President Muhammadu Buhari says his administration will not privatise healthcare institutions in order not to exclude the poor and the vulnerable from accessing healthcare services.
The president said this at the Aso Rock Presidential Villa in Abuja yesterday while receiving a team led by Professor Olu Akinkugbe and constituted by the Olusegun Obasanjo Presidential Library to develop an agenda for the health sector in the country.
Buhari stated: “Privatisation aims at maximum profit. It then excludes the poor and the vulnerable from accessing healthcare.
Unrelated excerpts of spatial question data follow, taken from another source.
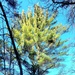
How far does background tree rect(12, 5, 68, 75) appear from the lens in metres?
25.6

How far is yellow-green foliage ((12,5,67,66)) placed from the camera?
25.7 meters

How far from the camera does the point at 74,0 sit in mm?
5707

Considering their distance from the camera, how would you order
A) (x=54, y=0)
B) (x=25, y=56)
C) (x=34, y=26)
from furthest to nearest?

But we have to look after the poor.”
Buhari stressed the need to be careful and take a look at the state of development of the country before considering the option of privatising healthcare institutions.
The president recalled that the Petroleum Trust Fund (PTF) which he headed in the 1990s had developed institutional strengthening in which the PTF supported pharmaceutical companies with resources to encourage local production of drugs.
Earlier, Akinkugbe said the team’s agenda for the health sector include proposals on healthcare financing, developing health intelligence/observatory to pre-empt epidemics, simultaneous focus on primary, secondary and tertiary healthcare, preventing labour unrests in the health sector, facilitating access to essential drugs through local production and the drug distribution system.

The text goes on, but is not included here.